When it comes to handshakes, hugs and high-fives, Murphy thinks social rules have forever changed

Gov. Phil Murphy offered his first extended thoughts about what life may be like in the future from a social distancing aspect during his daily briefing Wednesday.

Simply put, Murphy said he can’t foresee any scenario where things return to the way they were.

“The notion that were going to back to some sort of, let’s just turn the clock back to three months ago … I don’t see it,” he said.

Murphy didn’t offer any specific rationale for his views — other than to reference a Harvard University study that indicated the county may have social distancing protocols in place until 2022.

“The big handshake, kiss on cheek, hug, high-five: I think that’s postponed for the foreseeable future,” he said.

Murphy said restaurants figure to be different — suggesting everything from tables need to be certain distances apart to employees wearing masks and gloves.
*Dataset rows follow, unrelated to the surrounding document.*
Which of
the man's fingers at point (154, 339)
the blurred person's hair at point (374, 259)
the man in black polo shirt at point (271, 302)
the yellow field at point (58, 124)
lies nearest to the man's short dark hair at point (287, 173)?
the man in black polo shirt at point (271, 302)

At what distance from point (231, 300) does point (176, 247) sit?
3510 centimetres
“People talk about a new normal,” he said. “And I think that’s a reality.”

Murphy emphasized that he hopes mass-scale testing — such as the saliva test Rutgers University is working on — could be a key to opening up society more easily. He said the wait for a vaccine could be a long one.
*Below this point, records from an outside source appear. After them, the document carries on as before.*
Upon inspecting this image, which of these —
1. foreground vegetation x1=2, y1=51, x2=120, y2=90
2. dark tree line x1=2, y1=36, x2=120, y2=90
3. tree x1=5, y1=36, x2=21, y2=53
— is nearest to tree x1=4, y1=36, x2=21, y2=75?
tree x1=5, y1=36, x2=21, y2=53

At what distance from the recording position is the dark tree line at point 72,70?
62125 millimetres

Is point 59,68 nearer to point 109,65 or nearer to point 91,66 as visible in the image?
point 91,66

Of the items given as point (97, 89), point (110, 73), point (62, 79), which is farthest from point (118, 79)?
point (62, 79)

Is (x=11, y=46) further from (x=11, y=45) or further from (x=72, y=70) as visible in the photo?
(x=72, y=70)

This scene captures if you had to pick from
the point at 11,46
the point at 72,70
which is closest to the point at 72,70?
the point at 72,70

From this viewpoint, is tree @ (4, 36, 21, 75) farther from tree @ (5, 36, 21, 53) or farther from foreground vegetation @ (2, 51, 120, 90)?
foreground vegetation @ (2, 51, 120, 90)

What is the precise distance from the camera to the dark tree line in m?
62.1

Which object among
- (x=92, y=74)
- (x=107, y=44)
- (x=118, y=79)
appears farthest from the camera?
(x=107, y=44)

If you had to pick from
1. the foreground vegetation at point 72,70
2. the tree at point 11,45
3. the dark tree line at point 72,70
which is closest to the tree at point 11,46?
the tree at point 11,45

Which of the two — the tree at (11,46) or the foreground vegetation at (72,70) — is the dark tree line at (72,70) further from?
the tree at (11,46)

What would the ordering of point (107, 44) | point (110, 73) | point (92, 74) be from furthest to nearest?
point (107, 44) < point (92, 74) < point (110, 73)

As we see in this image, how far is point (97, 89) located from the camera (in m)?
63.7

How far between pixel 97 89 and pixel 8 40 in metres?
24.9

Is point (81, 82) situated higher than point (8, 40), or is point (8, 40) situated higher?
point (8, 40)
“I haven’t spoken to anyone who lives in the field who thinks a vaccine, sooner than a year or a year and a half, is realistic,” he said.

Here is more from his daily briefing:

The numbers

New Jersey surpassed two more milestones Wednesday — as positive cases topped 70,000 and fatalities topped 3,000.

More specifically, there were 2,625 new cases, bringing that total to 71,030. And there were 351 COVID-19 related fatalities, bringing the state total to 3,156.

Murphy noted that both numbers — but, in particular, the fatalities — should not necessarily be viewed as a 24-hour snapshot due to lags in reporting.

The hospital numbers were more precise. As of 10 p.m. Tuesday night, there were:

  • 8,270 people in hospitals;
  • 1,980 people in critical/intensive care;
  • 1,705 people on ventilators;
  • And 709 people discharged.


Murphy said he’s excited about the possibilities of the Rutgers saliva test — and proud of the fact that it came from New Jersey.

“We have been in regular contact for some time with both Dr. Brian Strom of Rutgers University and the White House, who notified us this weekend of the FDA approval for the Rutgers-developed saliva test and the potential for this new system to be put into widespread use to help us meet our testing needs,” he said.

Murphy said the test not only promises the ability to do more wide-scale testing — it can do tests without the same high number of PPEs required.

“It is incredibly gratifying to see New Jersey’s own flagship university stepping up to help fill the testing gap,” he said.

There are now roughly two dozen publicly accessible testing sites across the state that are listed at covid19.nj.gov/testing. Additionally, there are roughly 40 more privately run sites that a primary care practitioner can send people to for testing, he said.